Forderungen der Streikenden jetzt ernst nehmen – Zukunftsarbeitsplätze aufwerten!

Verdi streikt

Der öffentliche Nahverkehr wird wieder bestreikt – in München, Nürnberg, Augsburg, Fürth, Coburg, Bamberg, Aschaffenburg, Ingolstadt, Passau und Schweinfurt. Dabei will Verdi in Bayern in erster Linie eine Entlastung der rund 6300 Fahrer*innen erreichen. Durch den Mangel an Fahrer*innen entstehen bei vielen Angestellten riesige Belastungen und unzumutbar lange Einsatzzeiten. Jetzt auf die Forderungen der Streikenden einzugehen ist wichtig. Denn sie haben gute Arbeitsbedingungen verdient und die Bevölkerung verdient einen funktionierenden Nahverkehr.

 

Angestellte im Öffentlichen Dienst streikten

Beschäftigte im öffentlichen Dienst verhandelten mit dem Bundesinnenministerium und den Arbeitgeber*innen von Bund und Kommunen. Seit letzter Woche ist der Tarifkonflikt beigelegt. Nun erhalten die Beschäftigten bis 2022 in zwei Stufen mindestens 3,2 Prozent mehr Geld, sowie eine Corona-Prämie, die besonders den niedrigeren Einkommensstufen zugutekommt. Darüber hinaus sind Extra-Zuschläge für Pflegekräfte geplant.

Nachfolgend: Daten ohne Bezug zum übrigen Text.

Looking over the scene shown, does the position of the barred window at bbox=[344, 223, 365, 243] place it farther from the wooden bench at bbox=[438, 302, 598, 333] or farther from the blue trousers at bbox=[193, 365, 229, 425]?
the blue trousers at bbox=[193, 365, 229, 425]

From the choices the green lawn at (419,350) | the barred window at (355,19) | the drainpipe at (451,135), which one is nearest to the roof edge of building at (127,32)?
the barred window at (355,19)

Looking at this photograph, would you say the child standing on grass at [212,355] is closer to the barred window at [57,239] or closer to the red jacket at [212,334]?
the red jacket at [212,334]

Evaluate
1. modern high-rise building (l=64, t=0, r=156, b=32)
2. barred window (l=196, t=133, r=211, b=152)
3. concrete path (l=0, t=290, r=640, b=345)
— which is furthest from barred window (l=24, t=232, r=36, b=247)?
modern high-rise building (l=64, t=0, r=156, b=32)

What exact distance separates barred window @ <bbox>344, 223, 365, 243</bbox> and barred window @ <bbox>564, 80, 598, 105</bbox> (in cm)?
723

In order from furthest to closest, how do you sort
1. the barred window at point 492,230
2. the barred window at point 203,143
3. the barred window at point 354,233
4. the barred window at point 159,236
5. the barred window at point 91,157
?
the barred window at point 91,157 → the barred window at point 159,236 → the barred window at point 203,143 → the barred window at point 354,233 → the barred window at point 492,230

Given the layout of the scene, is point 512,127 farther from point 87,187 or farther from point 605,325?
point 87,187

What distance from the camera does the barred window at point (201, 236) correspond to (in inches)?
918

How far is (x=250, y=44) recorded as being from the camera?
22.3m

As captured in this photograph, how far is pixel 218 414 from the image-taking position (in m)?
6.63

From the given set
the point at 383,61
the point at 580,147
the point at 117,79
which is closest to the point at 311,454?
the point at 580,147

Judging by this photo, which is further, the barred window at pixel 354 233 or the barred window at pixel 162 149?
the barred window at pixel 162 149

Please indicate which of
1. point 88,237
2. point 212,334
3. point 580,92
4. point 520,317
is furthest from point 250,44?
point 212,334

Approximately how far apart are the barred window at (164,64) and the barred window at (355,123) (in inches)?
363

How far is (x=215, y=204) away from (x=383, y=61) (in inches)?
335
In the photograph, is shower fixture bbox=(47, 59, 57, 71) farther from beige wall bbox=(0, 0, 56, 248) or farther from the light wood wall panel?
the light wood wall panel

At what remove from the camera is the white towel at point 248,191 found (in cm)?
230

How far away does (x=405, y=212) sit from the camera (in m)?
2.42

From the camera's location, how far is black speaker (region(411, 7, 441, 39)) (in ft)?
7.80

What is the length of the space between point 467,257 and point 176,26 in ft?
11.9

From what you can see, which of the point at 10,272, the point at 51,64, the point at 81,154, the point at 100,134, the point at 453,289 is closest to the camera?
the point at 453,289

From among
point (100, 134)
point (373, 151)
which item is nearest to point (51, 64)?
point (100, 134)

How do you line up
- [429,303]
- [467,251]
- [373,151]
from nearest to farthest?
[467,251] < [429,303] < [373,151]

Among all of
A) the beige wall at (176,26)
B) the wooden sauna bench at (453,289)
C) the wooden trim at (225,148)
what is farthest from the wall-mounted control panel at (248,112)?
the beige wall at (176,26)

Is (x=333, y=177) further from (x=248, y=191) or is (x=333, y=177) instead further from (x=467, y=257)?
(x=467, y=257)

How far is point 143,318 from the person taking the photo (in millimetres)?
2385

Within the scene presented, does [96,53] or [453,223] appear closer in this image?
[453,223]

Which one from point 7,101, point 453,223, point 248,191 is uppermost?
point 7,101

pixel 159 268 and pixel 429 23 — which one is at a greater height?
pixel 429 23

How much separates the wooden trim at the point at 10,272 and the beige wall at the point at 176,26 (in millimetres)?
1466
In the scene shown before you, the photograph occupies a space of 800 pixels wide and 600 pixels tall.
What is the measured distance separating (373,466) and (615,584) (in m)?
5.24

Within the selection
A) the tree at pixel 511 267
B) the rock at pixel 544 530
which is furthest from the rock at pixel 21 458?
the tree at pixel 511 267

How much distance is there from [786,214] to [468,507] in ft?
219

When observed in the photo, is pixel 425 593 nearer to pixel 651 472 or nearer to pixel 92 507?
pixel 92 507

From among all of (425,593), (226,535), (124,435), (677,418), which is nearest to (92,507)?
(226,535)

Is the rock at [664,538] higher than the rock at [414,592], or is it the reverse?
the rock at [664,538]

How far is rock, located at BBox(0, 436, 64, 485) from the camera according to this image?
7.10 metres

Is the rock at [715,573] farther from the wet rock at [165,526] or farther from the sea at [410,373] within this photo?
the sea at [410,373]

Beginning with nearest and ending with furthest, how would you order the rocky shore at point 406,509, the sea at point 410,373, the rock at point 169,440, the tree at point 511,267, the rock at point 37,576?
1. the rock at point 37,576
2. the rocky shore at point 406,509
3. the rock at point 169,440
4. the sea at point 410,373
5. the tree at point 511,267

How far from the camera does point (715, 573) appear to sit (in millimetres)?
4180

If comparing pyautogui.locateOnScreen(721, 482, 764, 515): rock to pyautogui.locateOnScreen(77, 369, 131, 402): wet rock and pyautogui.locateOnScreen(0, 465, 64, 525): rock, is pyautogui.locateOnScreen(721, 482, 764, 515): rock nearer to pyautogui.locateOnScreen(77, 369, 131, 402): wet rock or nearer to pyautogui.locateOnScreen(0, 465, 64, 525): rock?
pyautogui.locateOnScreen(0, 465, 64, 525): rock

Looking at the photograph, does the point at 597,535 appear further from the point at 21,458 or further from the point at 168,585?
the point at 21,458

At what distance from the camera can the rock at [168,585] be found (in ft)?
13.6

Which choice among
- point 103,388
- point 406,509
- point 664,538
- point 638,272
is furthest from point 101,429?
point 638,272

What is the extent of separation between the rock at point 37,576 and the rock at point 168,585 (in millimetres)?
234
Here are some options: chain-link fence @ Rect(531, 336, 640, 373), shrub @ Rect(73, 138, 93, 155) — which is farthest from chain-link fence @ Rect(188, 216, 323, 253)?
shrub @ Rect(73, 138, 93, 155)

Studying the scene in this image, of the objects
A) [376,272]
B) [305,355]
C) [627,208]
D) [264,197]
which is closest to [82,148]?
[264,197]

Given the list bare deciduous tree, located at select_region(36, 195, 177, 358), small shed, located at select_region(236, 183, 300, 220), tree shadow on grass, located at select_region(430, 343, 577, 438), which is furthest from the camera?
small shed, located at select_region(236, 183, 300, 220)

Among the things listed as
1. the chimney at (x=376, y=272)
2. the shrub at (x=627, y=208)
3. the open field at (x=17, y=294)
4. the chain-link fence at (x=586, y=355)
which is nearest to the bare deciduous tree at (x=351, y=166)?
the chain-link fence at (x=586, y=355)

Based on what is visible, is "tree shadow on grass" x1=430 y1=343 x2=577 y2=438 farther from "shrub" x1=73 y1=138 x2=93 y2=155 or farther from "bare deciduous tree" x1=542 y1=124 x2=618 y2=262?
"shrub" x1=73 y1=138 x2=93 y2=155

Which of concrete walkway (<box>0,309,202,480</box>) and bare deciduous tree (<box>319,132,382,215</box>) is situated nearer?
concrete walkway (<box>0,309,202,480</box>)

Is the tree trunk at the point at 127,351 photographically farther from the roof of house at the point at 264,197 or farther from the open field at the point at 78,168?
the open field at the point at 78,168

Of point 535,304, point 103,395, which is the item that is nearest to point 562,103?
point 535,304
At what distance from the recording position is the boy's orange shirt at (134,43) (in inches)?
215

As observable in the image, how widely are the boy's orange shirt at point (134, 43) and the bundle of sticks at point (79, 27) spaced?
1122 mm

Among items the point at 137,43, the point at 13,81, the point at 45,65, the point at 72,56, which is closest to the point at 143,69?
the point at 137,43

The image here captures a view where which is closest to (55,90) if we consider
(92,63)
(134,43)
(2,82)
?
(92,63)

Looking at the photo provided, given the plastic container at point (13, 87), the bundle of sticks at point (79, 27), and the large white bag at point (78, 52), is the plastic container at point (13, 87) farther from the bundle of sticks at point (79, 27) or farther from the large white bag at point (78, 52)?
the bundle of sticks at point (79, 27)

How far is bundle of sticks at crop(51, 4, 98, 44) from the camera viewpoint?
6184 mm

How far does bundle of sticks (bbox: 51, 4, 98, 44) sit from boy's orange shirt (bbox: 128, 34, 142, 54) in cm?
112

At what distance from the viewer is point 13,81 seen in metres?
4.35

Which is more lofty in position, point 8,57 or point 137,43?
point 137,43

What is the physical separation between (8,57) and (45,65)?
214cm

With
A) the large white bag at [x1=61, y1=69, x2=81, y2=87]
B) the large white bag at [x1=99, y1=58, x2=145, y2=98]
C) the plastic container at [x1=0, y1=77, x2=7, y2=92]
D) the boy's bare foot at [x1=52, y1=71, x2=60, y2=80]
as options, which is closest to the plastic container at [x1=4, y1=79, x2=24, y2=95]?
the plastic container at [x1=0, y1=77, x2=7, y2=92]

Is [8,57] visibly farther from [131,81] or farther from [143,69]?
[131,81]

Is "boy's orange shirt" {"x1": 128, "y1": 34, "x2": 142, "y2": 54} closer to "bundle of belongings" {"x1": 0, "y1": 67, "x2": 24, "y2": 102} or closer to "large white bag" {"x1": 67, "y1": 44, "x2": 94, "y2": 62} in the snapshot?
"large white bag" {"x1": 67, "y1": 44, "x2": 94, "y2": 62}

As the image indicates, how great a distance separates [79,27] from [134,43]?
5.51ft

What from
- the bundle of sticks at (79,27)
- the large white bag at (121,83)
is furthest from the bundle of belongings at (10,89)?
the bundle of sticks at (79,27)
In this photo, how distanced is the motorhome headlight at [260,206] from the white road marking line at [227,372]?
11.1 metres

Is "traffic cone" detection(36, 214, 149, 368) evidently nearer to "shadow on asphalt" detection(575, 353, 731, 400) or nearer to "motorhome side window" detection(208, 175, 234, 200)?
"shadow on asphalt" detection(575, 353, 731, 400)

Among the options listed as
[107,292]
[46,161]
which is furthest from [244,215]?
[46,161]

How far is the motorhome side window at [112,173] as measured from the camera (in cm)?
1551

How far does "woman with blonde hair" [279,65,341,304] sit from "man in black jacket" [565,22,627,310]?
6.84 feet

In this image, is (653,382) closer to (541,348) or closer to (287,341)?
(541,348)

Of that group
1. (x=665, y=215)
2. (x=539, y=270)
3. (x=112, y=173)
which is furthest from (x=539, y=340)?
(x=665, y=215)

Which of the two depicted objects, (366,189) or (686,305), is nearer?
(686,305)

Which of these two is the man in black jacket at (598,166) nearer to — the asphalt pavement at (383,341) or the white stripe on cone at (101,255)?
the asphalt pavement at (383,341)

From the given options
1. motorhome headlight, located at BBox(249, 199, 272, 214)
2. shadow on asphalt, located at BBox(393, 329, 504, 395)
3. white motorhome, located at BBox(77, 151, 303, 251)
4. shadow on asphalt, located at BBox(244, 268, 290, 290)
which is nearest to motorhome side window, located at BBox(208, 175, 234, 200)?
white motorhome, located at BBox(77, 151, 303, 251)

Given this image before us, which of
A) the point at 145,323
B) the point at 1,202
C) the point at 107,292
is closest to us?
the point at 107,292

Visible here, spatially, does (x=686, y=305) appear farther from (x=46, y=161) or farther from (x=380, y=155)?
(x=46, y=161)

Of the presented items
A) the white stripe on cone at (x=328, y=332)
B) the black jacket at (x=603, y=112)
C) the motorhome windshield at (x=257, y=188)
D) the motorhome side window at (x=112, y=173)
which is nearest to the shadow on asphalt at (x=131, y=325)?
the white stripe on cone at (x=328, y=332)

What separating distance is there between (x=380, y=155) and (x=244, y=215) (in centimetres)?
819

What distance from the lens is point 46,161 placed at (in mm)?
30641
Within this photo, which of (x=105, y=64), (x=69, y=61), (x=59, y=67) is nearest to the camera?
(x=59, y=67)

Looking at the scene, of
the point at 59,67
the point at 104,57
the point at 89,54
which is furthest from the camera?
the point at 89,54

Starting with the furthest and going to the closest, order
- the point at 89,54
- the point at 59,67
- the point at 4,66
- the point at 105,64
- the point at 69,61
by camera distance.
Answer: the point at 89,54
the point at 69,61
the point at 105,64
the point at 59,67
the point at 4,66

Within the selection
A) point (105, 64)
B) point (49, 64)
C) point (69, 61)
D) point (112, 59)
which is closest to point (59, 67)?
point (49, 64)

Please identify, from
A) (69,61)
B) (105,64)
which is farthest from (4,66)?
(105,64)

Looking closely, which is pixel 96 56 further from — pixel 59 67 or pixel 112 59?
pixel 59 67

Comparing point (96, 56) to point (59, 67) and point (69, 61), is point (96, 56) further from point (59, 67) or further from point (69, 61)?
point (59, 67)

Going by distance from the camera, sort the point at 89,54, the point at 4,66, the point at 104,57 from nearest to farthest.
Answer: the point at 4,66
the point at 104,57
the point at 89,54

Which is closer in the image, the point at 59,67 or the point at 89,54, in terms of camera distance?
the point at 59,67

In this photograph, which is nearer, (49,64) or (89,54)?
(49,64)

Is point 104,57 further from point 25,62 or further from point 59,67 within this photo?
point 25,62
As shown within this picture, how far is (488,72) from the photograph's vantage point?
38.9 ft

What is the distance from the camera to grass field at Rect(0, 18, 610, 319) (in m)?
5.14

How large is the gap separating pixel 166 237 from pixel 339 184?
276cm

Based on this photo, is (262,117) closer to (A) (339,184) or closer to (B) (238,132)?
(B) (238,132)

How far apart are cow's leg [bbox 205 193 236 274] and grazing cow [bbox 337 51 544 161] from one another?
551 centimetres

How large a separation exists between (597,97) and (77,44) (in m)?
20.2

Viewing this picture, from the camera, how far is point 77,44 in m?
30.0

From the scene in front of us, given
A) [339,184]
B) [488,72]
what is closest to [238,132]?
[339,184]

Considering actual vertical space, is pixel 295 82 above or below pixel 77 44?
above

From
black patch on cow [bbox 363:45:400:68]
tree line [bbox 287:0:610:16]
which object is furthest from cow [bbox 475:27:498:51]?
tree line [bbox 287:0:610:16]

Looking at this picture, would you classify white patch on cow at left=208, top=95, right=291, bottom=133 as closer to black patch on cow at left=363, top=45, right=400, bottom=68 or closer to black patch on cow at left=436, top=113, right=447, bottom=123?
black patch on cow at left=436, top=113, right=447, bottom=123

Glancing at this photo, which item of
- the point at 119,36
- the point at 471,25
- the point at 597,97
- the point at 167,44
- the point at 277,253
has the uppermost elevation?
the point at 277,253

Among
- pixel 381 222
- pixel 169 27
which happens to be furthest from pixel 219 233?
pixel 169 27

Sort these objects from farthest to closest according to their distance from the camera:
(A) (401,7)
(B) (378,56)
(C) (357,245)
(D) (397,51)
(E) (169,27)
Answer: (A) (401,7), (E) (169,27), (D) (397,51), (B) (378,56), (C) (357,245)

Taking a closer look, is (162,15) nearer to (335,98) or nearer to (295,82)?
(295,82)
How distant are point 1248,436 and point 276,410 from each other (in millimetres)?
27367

Wir brauchen weiterhin dringend einen allgemeinverbindlichen Tarifvertrag für die Pflege. Nur mit guter Bezahlung und guten Arbeitsbedingungen können wir den Personalmangel beenden. Denn Pflegekräfte vollbringen Tag für Tag – mit der Bereitstellung und Aufrechterhaltung der gesundheitlichen Versorgung – eine der wichtigsten Aufgaben in unserer Gesellschaft. Diese Arbeit braucht einen fairen Lohn und gute Arbeitsbedingungen – nur das ist die verdiente Anerkennung für diese wichtigen Berufe.

 

IG Metall streikte

Unter dem Motto “Fairwandel statt Zukunftsangst” fanden zuletzt zahlreiche Proteste der IG-Metall statt. Insgesamt demonstrierten über 17.000 Beschäftigte bei 75 Aktionen in 150 Betrieben für sichere Arbeitsplätze und Zukunftsperspektiven. Die Aktionen fanden auf Grund der Corona-Pandemie mit fester Teilnehmerzahl statt – deutlich mehr Beschäftigte wären zur Teilnahme bereit gewesen. Beispielsweise bei Bosch in Bamberg protestieren 300 Angestellte mit einem Demozug über das Werksgelände und einer Kundgebung am Werkstor für eine ökologische Perspektive auf Basis von Wasserstoff und der damit verbundenen Brenstoffzellentechnologie. IG-Metall-Chef Horn stellte den dringenden Bedarf an Investitionen in Zukunftstechnologien in den Vordergrund. Es gehe darum, den Industriestandort Bayern ökologisch und sozial weiterzuentwickeln. Danke für die klare Haltung!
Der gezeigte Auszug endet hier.